17. глава 16
Клавдия
- Ятишь твою налево… - ошарашенно произносит мать, вырастая на моём пороге и во все глаза глядя на съёжившуюся Ниночку.
- Ятишь твою налево… - нараспев повторяет мать, прежде чем удариться в отчаянный плач.
Мать плачет и плачет, закрыв лицо руками. «А мы-то с отцом головы себе сломали, чего ты не едешь, внучку нашу не везёооошь, -причитает она, - а внучка-то нашаааа… Внучка-то у нас дурочкааа…»
Мать плачет и воем воет у меня в квартире, а я стою, опустив руки, смотрю на свою мать, на её простую старенькую одежду, на тяжёлые сумки с гостинцами, что бросила она на пороге. Потом я поворачиваюсь к своей дочке, Ниночке, обнимаю её крепко-крепко, глажу по голове, целую её бледные щёчки.
Только бы Ниночка не испугалась незнакомой бабушки, только бы не заплакала. Ниночка не плачет. Она робко и несмело высвобождается из моих объятий, тихонько подходит к матери и гладит ту по ноге.
Мать вздрагивает, смотрит на внучку. «Ах ты ж бедная наша… - всхлипывает мать, - ах ты ж бедная…»
- Да за что нам, Клавка? За что? Что мы сделали не так? За какие такие грехи наши?
- Не знаю, мам. Не знаю…
Мать гостит недолго. А уезжая, просит об одном: никогда не привозить к ним Ниночку. Потому что такую стыдобу им с отцом не пережить. Я не обижаюсь на мать. Я её понимаю. Ниночка подросла, и то, что моя девочка не такая, как все, уже бросается в глаза.
Я понимаю, мать не хочет, чтобы о нашей семье говорил весь город. Хотя и не считаю, что моя Ниночка это стыдоба. У моей доченьки просто… Просто не так, как у всех… Когда мы идём с ней по улице, люди смотрят на неё… Смотрят как на какого-то зверька…

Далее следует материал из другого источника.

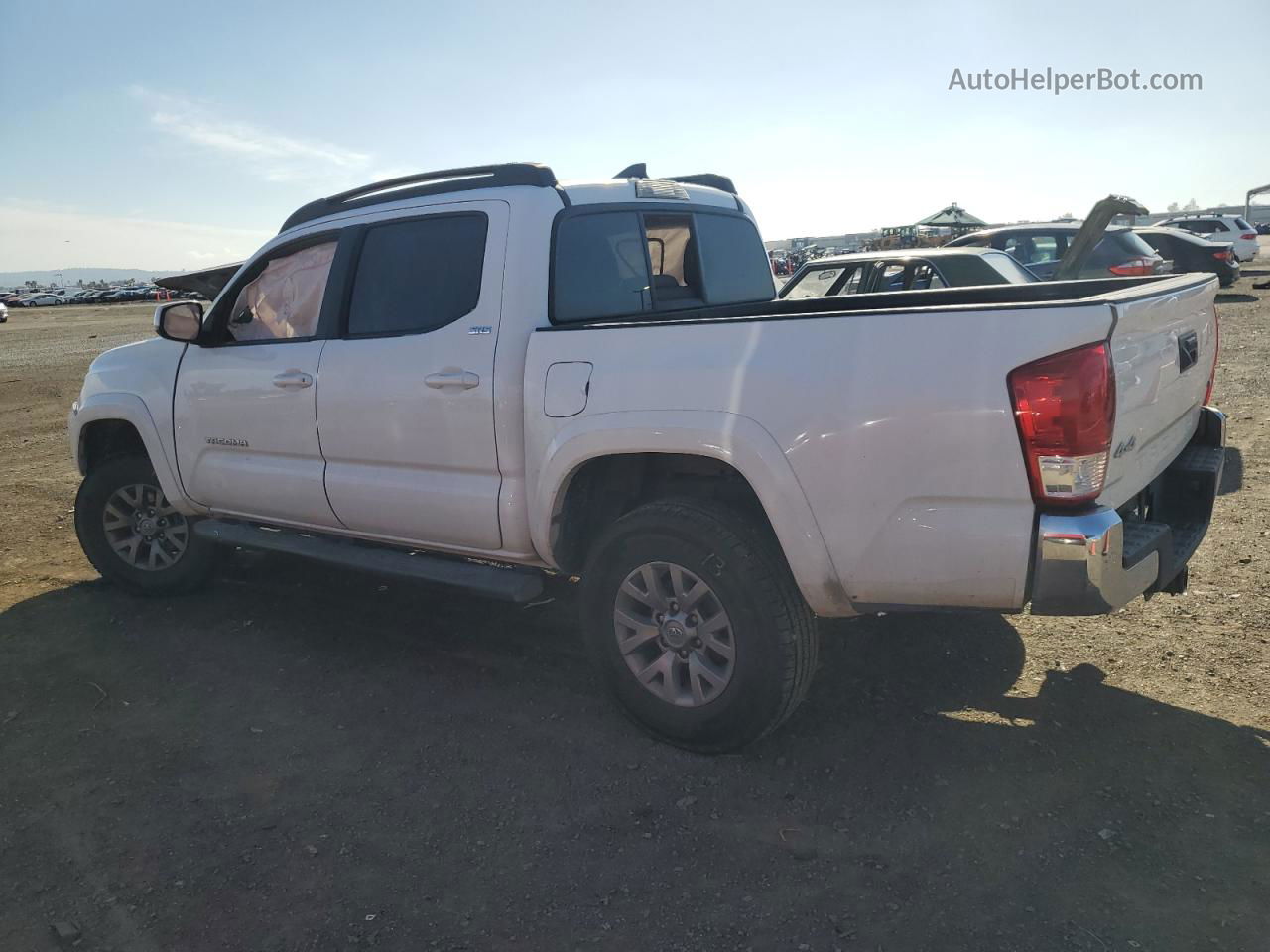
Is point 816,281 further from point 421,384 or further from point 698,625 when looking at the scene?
point 698,625

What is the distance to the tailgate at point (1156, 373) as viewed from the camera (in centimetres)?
273

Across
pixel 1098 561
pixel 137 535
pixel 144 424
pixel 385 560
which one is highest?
pixel 144 424

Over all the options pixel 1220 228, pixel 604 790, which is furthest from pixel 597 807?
pixel 1220 228

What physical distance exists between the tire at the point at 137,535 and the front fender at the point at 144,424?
0.70 ft

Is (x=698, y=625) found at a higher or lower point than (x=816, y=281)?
lower

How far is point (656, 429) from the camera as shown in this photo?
10.5 ft

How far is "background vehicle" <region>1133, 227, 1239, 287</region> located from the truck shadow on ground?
1741 cm

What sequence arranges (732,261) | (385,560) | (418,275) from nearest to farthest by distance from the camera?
(418,275) → (385,560) → (732,261)

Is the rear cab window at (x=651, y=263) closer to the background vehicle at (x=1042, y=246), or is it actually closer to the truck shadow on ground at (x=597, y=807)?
the truck shadow on ground at (x=597, y=807)

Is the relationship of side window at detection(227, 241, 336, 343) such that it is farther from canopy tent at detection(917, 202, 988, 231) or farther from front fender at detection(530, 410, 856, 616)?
canopy tent at detection(917, 202, 988, 231)

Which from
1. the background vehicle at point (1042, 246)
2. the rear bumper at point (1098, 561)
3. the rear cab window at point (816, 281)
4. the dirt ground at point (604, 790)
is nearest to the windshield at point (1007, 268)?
the rear cab window at point (816, 281)

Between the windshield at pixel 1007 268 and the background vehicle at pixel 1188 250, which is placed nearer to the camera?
the windshield at pixel 1007 268

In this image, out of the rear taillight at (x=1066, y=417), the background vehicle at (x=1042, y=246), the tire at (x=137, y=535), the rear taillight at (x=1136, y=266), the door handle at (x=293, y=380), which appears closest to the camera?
the rear taillight at (x=1066, y=417)

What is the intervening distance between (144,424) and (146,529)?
2.19 feet
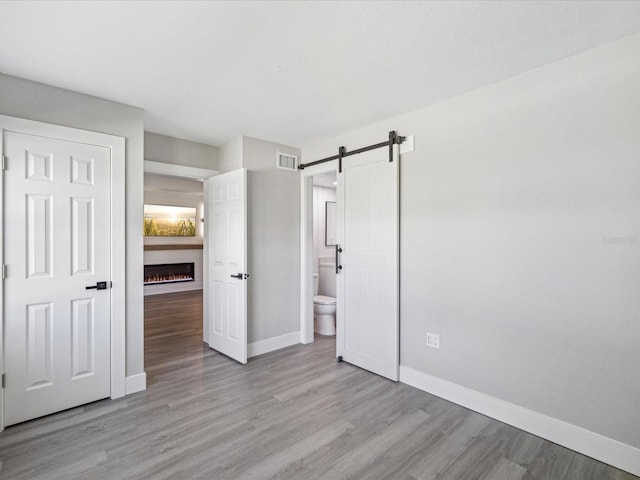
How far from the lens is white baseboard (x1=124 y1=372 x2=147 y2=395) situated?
109 inches

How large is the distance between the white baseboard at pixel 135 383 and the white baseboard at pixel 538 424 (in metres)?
2.38

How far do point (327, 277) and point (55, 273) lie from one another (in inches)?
147

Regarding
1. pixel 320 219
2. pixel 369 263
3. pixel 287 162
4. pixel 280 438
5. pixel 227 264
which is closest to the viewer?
pixel 280 438

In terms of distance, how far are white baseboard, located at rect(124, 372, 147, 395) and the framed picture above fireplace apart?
550 cm

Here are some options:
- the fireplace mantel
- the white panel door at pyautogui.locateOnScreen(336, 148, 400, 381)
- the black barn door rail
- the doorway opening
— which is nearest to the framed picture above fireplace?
the doorway opening

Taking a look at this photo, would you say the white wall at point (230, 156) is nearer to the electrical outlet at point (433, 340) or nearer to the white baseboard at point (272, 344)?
the white baseboard at point (272, 344)

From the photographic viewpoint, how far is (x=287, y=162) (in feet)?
13.2

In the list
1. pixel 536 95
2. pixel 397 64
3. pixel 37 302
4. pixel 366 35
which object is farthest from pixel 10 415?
pixel 536 95

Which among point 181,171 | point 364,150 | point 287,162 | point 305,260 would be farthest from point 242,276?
point 364,150

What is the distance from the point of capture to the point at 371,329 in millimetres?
3227

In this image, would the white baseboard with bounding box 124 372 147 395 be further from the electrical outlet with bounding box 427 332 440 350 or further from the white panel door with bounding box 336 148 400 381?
the electrical outlet with bounding box 427 332 440 350

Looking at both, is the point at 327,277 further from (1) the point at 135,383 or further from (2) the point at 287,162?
(1) the point at 135,383

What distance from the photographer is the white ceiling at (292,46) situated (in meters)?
1.66

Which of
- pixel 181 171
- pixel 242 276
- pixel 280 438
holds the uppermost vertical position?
pixel 181 171
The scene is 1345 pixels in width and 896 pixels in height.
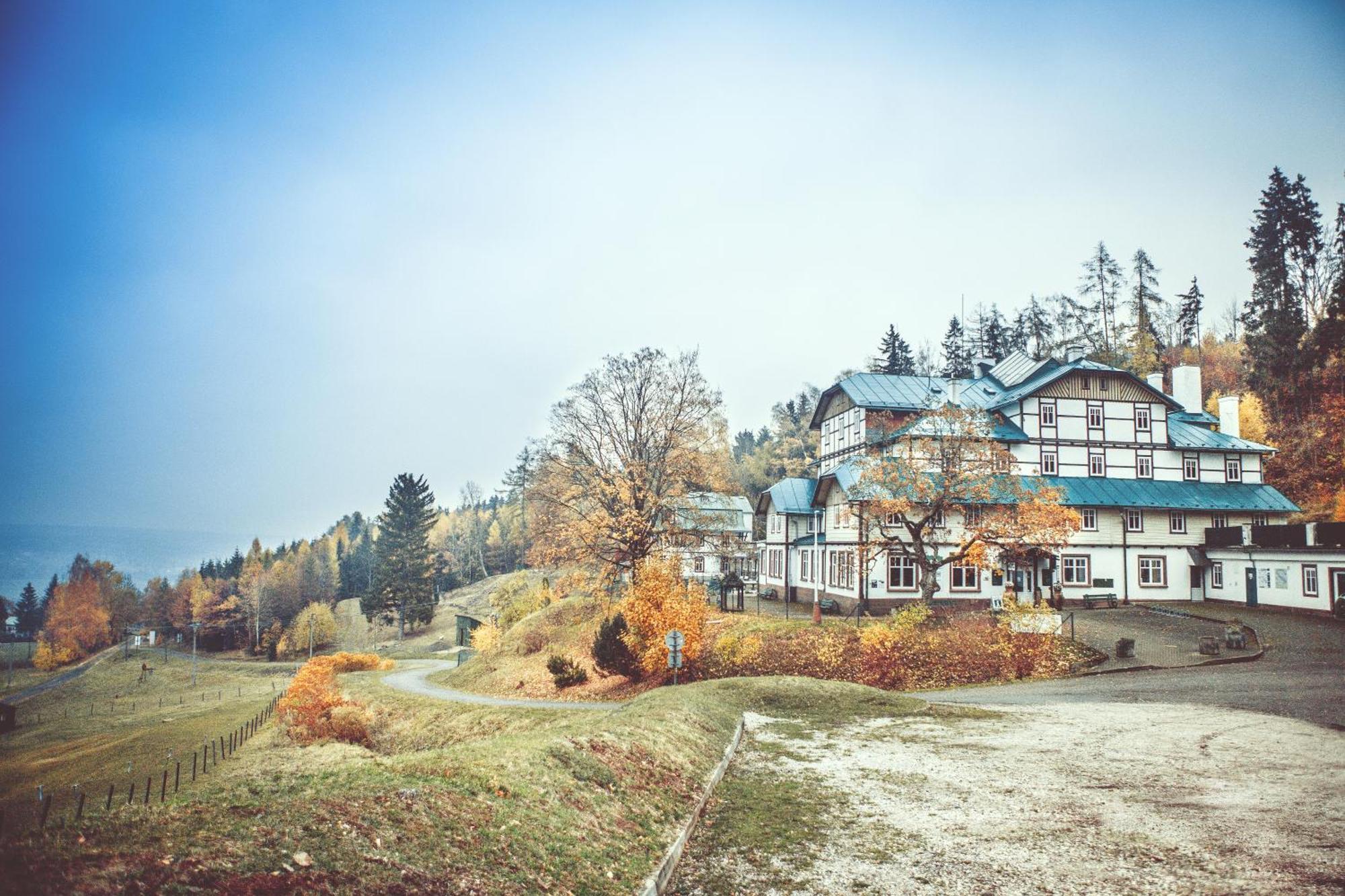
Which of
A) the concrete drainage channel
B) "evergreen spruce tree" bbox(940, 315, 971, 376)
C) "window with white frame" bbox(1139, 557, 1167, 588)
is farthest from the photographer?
"evergreen spruce tree" bbox(940, 315, 971, 376)

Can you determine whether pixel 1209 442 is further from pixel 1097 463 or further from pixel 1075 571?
pixel 1075 571

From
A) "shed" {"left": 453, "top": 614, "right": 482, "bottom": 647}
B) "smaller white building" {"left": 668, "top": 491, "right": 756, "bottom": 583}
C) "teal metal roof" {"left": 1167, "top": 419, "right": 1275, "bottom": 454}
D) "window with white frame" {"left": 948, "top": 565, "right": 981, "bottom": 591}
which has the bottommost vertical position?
"shed" {"left": 453, "top": 614, "right": 482, "bottom": 647}

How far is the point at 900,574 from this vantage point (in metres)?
40.5

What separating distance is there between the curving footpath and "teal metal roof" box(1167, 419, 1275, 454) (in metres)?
40.5

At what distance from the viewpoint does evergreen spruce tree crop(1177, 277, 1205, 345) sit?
73562mm

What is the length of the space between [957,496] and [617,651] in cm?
1747

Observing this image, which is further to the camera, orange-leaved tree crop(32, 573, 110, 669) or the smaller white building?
orange-leaved tree crop(32, 573, 110, 669)

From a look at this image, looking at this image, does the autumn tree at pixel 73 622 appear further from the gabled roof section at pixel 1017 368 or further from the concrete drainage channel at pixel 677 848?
the gabled roof section at pixel 1017 368

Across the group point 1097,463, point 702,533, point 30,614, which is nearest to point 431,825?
point 702,533

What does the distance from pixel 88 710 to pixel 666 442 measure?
34304 millimetres

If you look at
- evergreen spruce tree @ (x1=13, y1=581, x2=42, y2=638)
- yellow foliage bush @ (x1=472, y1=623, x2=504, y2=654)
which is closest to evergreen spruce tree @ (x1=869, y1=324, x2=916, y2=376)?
yellow foliage bush @ (x1=472, y1=623, x2=504, y2=654)

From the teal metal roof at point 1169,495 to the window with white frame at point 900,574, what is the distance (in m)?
10.9

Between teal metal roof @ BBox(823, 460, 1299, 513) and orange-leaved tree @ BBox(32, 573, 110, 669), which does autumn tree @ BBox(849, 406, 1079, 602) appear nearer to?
teal metal roof @ BBox(823, 460, 1299, 513)

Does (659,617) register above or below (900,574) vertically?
below
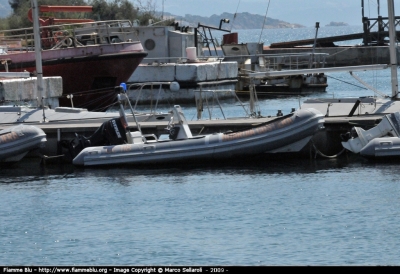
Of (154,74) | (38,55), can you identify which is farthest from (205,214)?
(154,74)

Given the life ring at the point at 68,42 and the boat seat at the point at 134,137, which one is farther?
the life ring at the point at 68,42

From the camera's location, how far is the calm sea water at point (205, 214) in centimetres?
1359

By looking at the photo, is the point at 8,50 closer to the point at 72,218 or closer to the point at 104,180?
the point at 104,180

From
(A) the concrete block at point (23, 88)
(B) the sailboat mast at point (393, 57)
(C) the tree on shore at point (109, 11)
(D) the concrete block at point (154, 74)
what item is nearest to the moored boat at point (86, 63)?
(A) the concrete block at point (23, 88)

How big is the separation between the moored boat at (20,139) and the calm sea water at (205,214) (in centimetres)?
57

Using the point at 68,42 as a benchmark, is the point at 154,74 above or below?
below

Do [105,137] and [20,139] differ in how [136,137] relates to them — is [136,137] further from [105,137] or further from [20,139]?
[20,139]

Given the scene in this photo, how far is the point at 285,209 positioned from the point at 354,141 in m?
5.11

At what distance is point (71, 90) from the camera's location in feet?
110

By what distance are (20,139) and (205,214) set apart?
23.6 feet

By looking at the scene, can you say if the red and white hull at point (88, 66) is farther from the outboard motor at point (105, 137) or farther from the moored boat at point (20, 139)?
the moored boat at point (20, 139)

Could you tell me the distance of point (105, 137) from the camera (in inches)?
859

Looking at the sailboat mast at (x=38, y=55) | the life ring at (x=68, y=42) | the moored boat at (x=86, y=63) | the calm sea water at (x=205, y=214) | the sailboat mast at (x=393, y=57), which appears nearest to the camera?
the calm sea water at (x=205, y=214)

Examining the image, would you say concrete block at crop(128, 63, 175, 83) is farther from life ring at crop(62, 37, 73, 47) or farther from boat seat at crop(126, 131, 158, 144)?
boat seat at crop(126, 131, 158, 144)
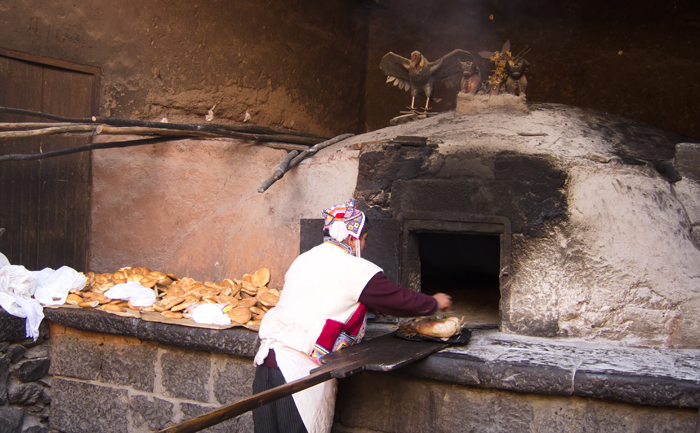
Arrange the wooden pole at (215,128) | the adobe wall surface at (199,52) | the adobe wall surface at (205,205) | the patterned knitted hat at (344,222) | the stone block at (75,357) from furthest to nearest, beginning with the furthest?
the adobe wall surface at (199,52) < the adobe wall surface at (205,205) < the wooden pole at (215,128) < the stone block at (75,357) < the patterned knitted hat at (344,222)

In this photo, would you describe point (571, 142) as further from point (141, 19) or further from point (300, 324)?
point (141, 19)

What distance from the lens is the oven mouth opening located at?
5.11 m

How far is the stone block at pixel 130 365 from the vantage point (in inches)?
136

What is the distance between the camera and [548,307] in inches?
119

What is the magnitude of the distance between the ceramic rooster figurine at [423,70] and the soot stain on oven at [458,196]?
3.40 feet

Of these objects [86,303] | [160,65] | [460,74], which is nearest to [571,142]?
[460,74]

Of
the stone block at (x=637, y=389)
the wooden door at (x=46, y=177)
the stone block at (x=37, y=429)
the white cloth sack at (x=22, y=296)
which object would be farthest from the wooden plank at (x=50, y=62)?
the stone block at (x=637, y=389)

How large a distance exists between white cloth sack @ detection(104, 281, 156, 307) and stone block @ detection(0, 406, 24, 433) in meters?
0.90

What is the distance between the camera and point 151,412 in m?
3.45

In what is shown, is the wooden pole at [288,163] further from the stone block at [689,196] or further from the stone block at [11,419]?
the stone block at [689,196]

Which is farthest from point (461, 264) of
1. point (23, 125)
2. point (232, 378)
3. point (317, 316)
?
point (23, 125)

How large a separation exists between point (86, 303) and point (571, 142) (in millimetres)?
3214

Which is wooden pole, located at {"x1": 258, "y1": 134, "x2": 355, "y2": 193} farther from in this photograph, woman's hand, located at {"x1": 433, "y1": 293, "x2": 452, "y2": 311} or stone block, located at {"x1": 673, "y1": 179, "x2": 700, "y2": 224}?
stone block, located at {"x1": 673, "y1": 179, "x2": 700, "y2": 224}

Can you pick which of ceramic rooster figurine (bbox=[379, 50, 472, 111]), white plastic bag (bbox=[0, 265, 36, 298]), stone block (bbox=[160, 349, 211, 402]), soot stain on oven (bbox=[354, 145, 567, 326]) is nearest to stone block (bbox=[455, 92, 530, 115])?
ceramic rooster figurine (bbox=[379, 50, 472, 111])
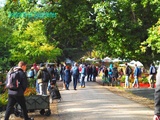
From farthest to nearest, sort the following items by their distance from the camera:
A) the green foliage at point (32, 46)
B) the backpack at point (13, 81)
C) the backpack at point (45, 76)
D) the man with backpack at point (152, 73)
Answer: the green foliage at point (32, 46)
the man with backpack at point (152, 73)
the backpack at point (45, 76)
the backpack at point (13, 81)

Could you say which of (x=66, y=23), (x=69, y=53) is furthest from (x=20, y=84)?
(x=69, y=53)

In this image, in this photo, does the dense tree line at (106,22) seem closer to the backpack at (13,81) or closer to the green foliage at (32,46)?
the backpack at (13,81)

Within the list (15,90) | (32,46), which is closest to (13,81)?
(15,90)

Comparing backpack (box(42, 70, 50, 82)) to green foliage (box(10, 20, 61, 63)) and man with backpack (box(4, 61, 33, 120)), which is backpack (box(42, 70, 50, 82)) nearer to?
man with backpack (box(4, 61, 33, 120))

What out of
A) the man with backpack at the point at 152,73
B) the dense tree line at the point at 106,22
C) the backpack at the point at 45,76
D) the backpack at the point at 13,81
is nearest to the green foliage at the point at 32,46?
the dense tree line at the point at 106,22

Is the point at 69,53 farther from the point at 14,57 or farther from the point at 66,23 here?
the point at 66,23

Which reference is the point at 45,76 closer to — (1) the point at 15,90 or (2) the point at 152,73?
(1) the point at 15,90

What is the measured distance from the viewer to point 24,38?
3616 cm

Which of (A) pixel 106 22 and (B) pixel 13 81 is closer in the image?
(B) pixel 13 81

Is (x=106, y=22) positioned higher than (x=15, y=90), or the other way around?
(x=106, y=22)

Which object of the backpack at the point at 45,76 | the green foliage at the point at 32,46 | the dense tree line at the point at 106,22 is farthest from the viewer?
the green foliage at the point at 32,46

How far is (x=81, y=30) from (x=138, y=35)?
10.4ft

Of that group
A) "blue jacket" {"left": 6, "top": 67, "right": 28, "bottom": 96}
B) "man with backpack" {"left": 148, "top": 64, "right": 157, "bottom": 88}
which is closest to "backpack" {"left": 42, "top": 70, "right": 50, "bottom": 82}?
"blue jacket" {"left": 6, "top": 67, "right": 28, "bottom": 96}

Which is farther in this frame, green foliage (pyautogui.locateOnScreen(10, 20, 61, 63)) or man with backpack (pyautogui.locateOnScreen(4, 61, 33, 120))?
green foliage (pyautogui.locateOnScreen(10, 20, 61, 63))
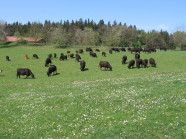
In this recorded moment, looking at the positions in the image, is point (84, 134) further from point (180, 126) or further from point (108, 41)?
point (108, 41)

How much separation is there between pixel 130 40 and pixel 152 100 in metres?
125

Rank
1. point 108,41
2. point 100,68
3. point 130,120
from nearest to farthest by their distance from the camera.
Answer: point 130,120 < point 100,68 < point 108,41

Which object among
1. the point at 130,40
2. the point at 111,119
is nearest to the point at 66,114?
the point at 111,119

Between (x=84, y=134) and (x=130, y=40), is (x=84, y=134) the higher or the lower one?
the lower one

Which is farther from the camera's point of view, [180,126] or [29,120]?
[29,120]

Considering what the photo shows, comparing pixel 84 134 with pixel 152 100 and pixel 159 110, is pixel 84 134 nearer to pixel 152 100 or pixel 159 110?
pixel 159 110

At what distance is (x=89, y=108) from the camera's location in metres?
14.1

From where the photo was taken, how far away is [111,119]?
11.7 meters

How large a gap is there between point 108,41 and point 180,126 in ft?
343

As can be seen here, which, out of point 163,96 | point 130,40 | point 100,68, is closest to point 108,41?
point 130,40

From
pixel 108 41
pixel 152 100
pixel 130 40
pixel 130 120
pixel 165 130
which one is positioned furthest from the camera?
pixel 130 40

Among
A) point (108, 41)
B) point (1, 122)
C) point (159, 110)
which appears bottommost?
point (1, 122)

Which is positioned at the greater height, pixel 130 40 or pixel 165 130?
pixel 130 40

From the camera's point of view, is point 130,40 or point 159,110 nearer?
point 159,110
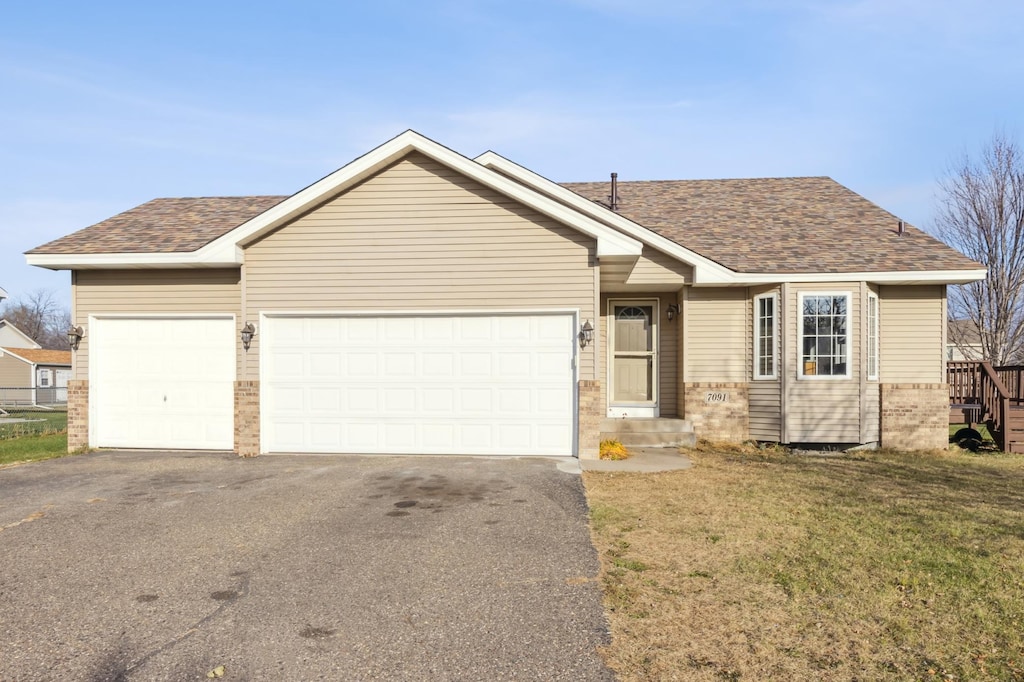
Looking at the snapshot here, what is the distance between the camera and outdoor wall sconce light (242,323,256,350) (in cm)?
1071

Я… Я всегда иду с гордо поднятой головой, ведя за ручку своё дитя. Ох… Я пытаюсь, пытаюсь как-то развивать свою девочку. Но все мои попытки оказываются втуне. Ниночка никак не может научиться даже нормально разговаривать. Всё, что она может произнести, так это спросить, хорошая ли она… Всё…
Моё сердце разрывается всякий раз, когда в сотый раз за день моя дочка спрашивает меня, хорошая ли она. Ох. «Хороший?» - спрашивает моя девочка, указывая на себя пальчиком, снова и снова… Я скоро сойду с ума…
«Возможно, алкоголизм отца Вашей девочки сыграл свою роль… Возможно, на синдром Дауна наложилась общая задержка в развитии, характерная для детей пьющих родителей… - осторожно говорит мне молоденькая врач Света… - мы можем попробовать терапию для стимуляции умственной деятельности, - продолжает она, - но таблетки довольно сильные и могут негативно сказаться на общем здоровье Вашей девочки… Вы же понимаете, так можно посадить почки, печень, желудочный тракт… Ну будет она у Вас немножко лучше соображать, но Вы замучаетесь лечить её внутренние органы… Решать Вам, конечно…»
Проклятый алкоголик Дима. Проклятая скотина Дима. Врач Света что-то говорит ещё про то, что с такими детками, как моя Ниночка, нужно очень много заниматься, что Ниночке нужно общение с другими детьми, чтобы она социализировалась хоть немного. С другими детьми… Которых мамы уводят поспешно, стоит нам с Ниночкой показаться вблизи детской площадки…
Я смотрю на складненький ротик врача Светочки и мне хочется завыть воем, как выла моя мать, увидев мою дочку. Как?! Когда?! Когда я должна развивать свою дочку, если я езжу на эту проклятую работу за тридевять земель! Если у учителя ненормированный рабочий день!
И если на мне висит ещё и классное руководство с этими чёртовыми классными часами и экскурсиями для развития детей, которых я ненавижу с каждым днём всё больше и больше только за то, что они обычные, здоровые дети! А я не могу отказаться ни от классного руководства, ни от дополнительных часов!